Рудокопы, рыбаки, горшечники, углежоги и кузнецы загомонили в недоумении и потянулись понемногу в свои дома, что стояли под горой. Здесь, в акрополе, жил басилей, писцы, мастера-рудокопы и воины. А теперь вот буду жить я. Черта с два я уеду куда-либо из крепости, охраняющей золотые рудники. Это же полным идиотом быть надо.
Как взяли неприступный город, опоясанной стеной с восемью башнями? Да очень просто. Кимон прибыл к своему соседу с дружеским визитом, а ночью он и его слуги перебили стражу и открыли ворота моему войску. Одна группа действовала в Верхнем городе, а другая — в Нижнем. Сюда еще не дошли новости с соседнего острова, ведь минул всего лишь день. Некому было передать злую весть. Мы с Милоса ни одной рыбацкой лодки не выпустили, а купцы появляются там весьма и весьма нечасто.

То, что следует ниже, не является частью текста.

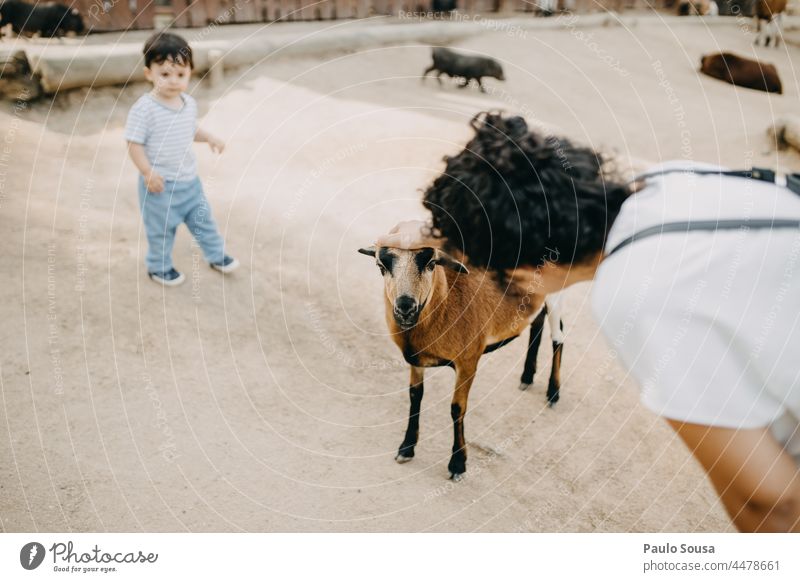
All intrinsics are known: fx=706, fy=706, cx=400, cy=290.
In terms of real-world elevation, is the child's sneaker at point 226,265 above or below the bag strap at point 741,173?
below

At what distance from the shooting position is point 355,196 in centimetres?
344

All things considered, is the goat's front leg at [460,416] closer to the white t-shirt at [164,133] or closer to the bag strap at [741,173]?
the bag strap at [741,173]

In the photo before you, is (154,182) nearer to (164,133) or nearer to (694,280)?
(164,133)

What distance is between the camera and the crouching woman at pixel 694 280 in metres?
1.21

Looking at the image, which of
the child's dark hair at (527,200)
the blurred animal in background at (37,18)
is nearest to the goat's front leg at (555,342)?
the child's dark hair at (527,200)

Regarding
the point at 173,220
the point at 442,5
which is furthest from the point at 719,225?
the point at 442,5

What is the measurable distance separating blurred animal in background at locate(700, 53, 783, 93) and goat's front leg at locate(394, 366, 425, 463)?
491cm

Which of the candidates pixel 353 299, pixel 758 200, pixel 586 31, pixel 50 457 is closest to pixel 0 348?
pixel 50 457

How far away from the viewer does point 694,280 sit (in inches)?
48.3

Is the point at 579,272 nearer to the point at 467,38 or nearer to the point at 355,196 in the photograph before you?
the point at 355,196

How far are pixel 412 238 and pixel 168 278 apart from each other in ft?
4.61

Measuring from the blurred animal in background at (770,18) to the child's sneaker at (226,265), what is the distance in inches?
256

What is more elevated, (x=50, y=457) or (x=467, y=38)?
(x=467, y=38)

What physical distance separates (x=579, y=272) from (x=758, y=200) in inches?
16.8
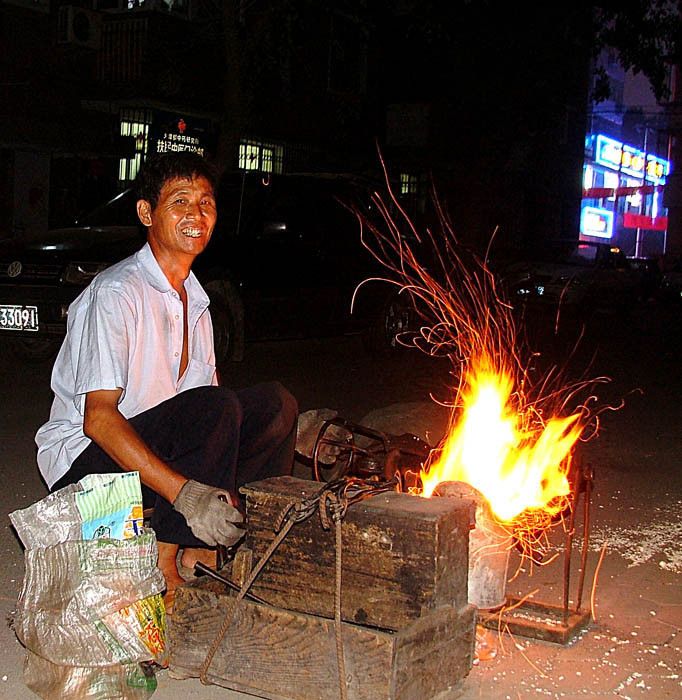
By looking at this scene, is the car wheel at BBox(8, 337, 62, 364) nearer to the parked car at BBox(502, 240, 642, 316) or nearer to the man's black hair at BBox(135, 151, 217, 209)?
the man's black hair at BBox(135, 151, 217, 209)

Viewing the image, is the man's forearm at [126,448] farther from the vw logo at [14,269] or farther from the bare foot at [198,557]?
the vw logo at [14,269]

Здесь тоже все население сгрудилось в одном месте, уезжая на хутора лишь на время полевых работ. Каждый кусочек пахотной земли на острове засеян и засажен. Здесь много солнца и мало воды, а потому хорошо родит лишь ячмень, просо, олива, инжир и виноград. Если бы не рыба, которой в здешних водах водится неимоверное количество, на Сифносе и половины всех этих людей не прокормить.
Верхний город стоит на высокой скале, царящей над бухтой, а город Нижний прилепился к нему снизу, словно подол юбки. Здесь строят так же, как и везде на Кикладах: кварталы-инсулы, где дома лепятся друг к другу стена к стене, и крыши из плоских сланцевых плит. Все это великолепие разделено узкими прямыми улочками, где едва разъедутся две тележки и, если смотреть сверху, напоминает спину огромного дракона, мирно свернувшегося калачиком вокруг акрополя.
— Можешь отправляться к себе, — сказал я мрачному Кимону, который только что принес мне присягу кровью. — Ни тебе, ни твоей семье больше ничего не грозит. Готовь груз обсидиана. Его отвезут в Египет, а ты получишь за него хорошую цену.
— Благодарю, господин! — коротко поклонился Кимон, упрямо сжав зубы. — Это не будет лишним.
Еще бы было. Вся его казна, запасы бронзы и меди, ткани и украшения жены попали в общий котел. Я забрал это все себе, а теперь должен вознаградить воинов. Моя доля — пятая часть, а остальное делится между командирами ватаг и их людьми. Лицо басилея оставалось непроницаемым, только желваки ходили, и он покрылся багровыми пятнами весь, до самой груди. Новость была такой, что он должен от счастья прыгать, да только клеймо предателя теперь на нем до конца жизни повиснет. Ну, да это его личная проблема. Басилей Кимон мог просто отказаться и с честью погибнуть в бою, но он выбрал жизнь. Он ненавидит меня, но не знает, как теперь поступить. Он по уши извалялся в грязи, и ему не остается ничего другого, кроме как служить мне. Он растерян и зол до того, что у меня мурашки по коже бегут. Мне придется следить за ним в оба глаза, но убивать его сейчас невыгодно. Пусть держит свой островок и ту тысячу человек, что там живет. Если все пойдет так, как задумано, скоро я просто забуду о нем.